> _Текст для чтения_:
····················
Альберто родился в квартале Каннареджо – это один из самых спокойных и тихих районов города. По иронии судьбы именно в нем он живет в настоящий момент. Привлекает автора безмятежность, задумчивость и обилие дворцов, площадей и мест, окутанных тайнами и загадками. Притом что появился на свет будущий писатель в Венеции, до тридцати четырех лет его жизнь была целиком и полностью связана с островом стеклодувов Мурано.
····················
> _Что сделать 1_: Изложите содержание текста в двух предложениях.
> _Что сделать 2_: Пожалуйста, определите, согласуются ли с текстом утверждения: (a) Каннареджо — один из самых шумных районов города; (b) в настоящий момент Альберто живет в Каннареджо; (c) до тридцати четырех лет жизнь будущего писателя была связана с островом Мурано. На каждое ответьте «да» или «нет» и дословно приведите решающие слова текста.
Строки, идущие после текста, представляют собой самостоятельный материал.
····················
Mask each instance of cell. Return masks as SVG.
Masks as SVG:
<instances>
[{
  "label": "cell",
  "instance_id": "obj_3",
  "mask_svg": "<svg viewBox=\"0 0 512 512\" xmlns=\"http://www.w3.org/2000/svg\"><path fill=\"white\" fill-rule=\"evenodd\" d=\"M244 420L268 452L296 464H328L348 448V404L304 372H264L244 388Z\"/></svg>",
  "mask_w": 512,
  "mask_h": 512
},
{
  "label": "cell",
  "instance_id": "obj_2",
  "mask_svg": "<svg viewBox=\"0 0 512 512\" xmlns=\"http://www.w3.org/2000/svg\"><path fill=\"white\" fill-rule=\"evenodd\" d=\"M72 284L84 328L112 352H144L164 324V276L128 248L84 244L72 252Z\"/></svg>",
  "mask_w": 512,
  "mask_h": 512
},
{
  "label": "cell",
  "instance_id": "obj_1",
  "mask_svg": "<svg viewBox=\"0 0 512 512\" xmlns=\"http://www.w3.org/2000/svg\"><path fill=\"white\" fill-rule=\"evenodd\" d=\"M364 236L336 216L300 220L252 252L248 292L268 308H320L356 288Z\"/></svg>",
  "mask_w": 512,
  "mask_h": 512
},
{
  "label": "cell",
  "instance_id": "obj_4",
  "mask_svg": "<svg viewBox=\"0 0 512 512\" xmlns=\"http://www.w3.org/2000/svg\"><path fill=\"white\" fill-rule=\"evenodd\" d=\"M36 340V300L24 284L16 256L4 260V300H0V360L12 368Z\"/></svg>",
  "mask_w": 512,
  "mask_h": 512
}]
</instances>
····················
> _Итоговый ответ 1_: Альберто родился в Венеции, в квартале Каннареджо, одном из самых спокойных и тихих районов города, и сейчас живет именно там. Его привлекают безмятежность этого квартала и обилие дворцов, площадей и мест, окутанных тайнами, а до тридцати четырех лет его жизнь была целиком связана с островом стеклодувов Мурано.

> _Итоговый ответ 2_:
(a) Нет: «это один из самых спокойных и тихих районов города».
(b) Да: «именно в нем он живет в настоящий момент».
(c) Да: «до тридцати четырех лет его жизнь была целиком и полностью связана с островом стеклодувов Мурано».